Any recommendations for a Boolean tool?

Discussion in 'Software and Applications' started by inio, Feb 2, 2010.

  1. inio
    inio Member
    I'm working on a model that's several pieces that I'm modeling separately, and I'm having a really hard time finding any tool that will do a boolean union to join them together. I've verified using Meshlab that they're both 2-manifold and non-self-intersecting, so the input geometry isn't the problem, but nothing seems to want to actually produce a result.

    Blender sits there for several hours and eventually crashes out of memory, Rhino (only commercial package I have) spits out a few polygons along the joining line and nothing else.

    Anyone have any recommendations? Ideally it should retain UVs and materials but I can write a blender script to copy over UVs if it doesn't.

    The meshes are around 200k (final) and 50k (WIP, probably towards 100k when I'm done) tris. Yes, they need to be that high poly to capture surface details - these have been simplified down from 1-2Mpoly meshes each using meshlab.
     
  2. rawkstar320
    rawkstar320 Member
    I use SolidEdge ST. its a professional 3D CAD package that I use here at school. I do booleans with models everyday, so if you want, you can send me your stuff and I can try it. Step (.stp) Iges (.iges, .igs) or solid works files are preferred. I have yet to figure out how to convert an STL file into something useable within SolidEdge. I know there is a way, but I just havnt figured it out.
     
  3. virtox
    virtox Active Member Moderator
    I'd also be happy to give it a try in 3d max.

    One trick that might help for complex models is to create two subtraction booleans. (and depending on which package you use, this might not make a difference at all)

    So make a mesh
    C = A-B
    and
    D = B-A

    That way for each half the edges can be fixed and refined manually, before welding them together.

    But unfortunately booleans and high polygon-count have a tendency to give a lot of trouble and corrupted meshes in most applications.

    Another option is to trace the intersection contour along the edges of each object. Then cut out the overlapping pieces and weld them.

    And if all fails, you could try to minimize the overlap volume, and just upload the two intersecting shells. (overlap volume is possible in uploads but is charged double)

    Stijn
     
  4. 29921_deleted
    29921_deleted Member
    Hi,
    i am possibly not neutral, but I like to claim that netfabb Studio has a very stable boolean functionality for STL files. If you can send over these files, I would be very interested in proving it by merging them together.

    Best regards,
    Alex from netfabb
     
  5. iguffick
    iguffick Member
    I use Blander, when I want to boolean complicated objects I do it manually using the 'Geom Tool' script.

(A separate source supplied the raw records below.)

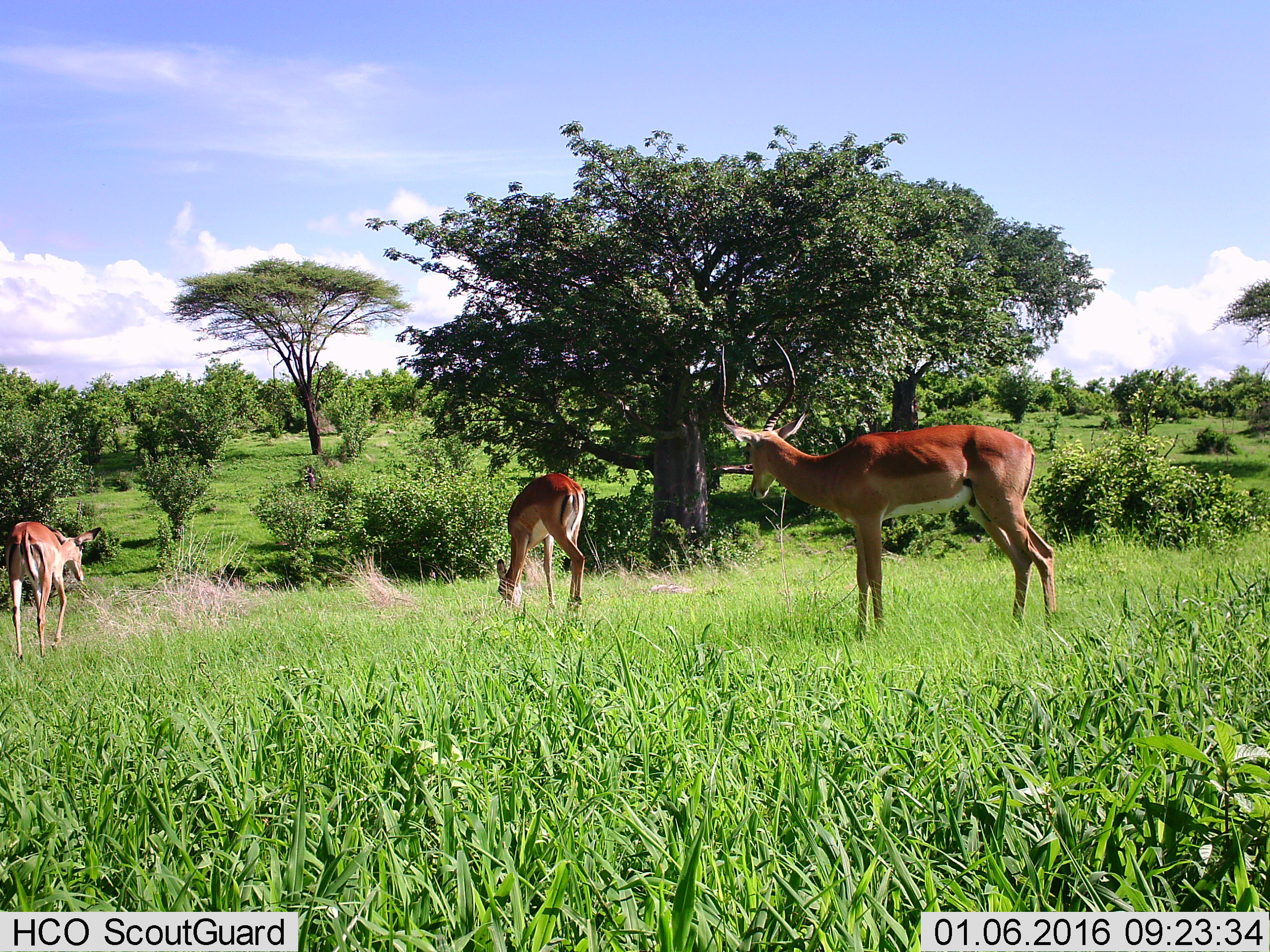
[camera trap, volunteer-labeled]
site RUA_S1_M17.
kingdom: Animalia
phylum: Chordata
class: Mammalia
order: Artiodactyla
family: Bovidae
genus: Aepyceros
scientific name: Aepyceros melampus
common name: impala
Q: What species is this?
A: Impala (Aepyceros melampus).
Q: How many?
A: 3.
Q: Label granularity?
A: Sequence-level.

    Download and install the Geom Tool script.
    Select both objects and join them with 'Ctrl-J'.
    Tab into edit mode.
    Select vertices that overlap (or all vertices).
    Select Mesh->Scripts->Geom Tool->Intersect: face(s) cut
    Manually delete the surfaces that are no longer needed.
    Do a manifold check and see if you've missed any !

    It can be a bit of a pain at times, but it will work.

    Regards,
    Ian.
     
  6. inio
    inio Member
    I also found another approach that seems to be working with my current meshes.

    Right now my sources meshes generated by taking a low-res cage, applying a heavy subsurf and then displacement modifier, and then simplifying the result in meshlab

    Instead, what I just tried was to duplicate each mesh, apply a light subsurf, boolean those results, subsurf more, and then bake the original detailed source objects into a displacement map on the subsurfed boolean result. The final result is a single high poly mesh that looks about like I want but didn't involve any booleans on 50k+ poly meshes.

    I'm a little worried this'll cause problems when I go to upload it due to self-intersecting faces along the boolean edge boundaries, but I don't have time at the moment to check that. If it is maybe I'll be able to clean it up in meshlab with a few iterations of deleting self-intersecting faces and filling holes, or failing that painting out the displacement along the crease edges.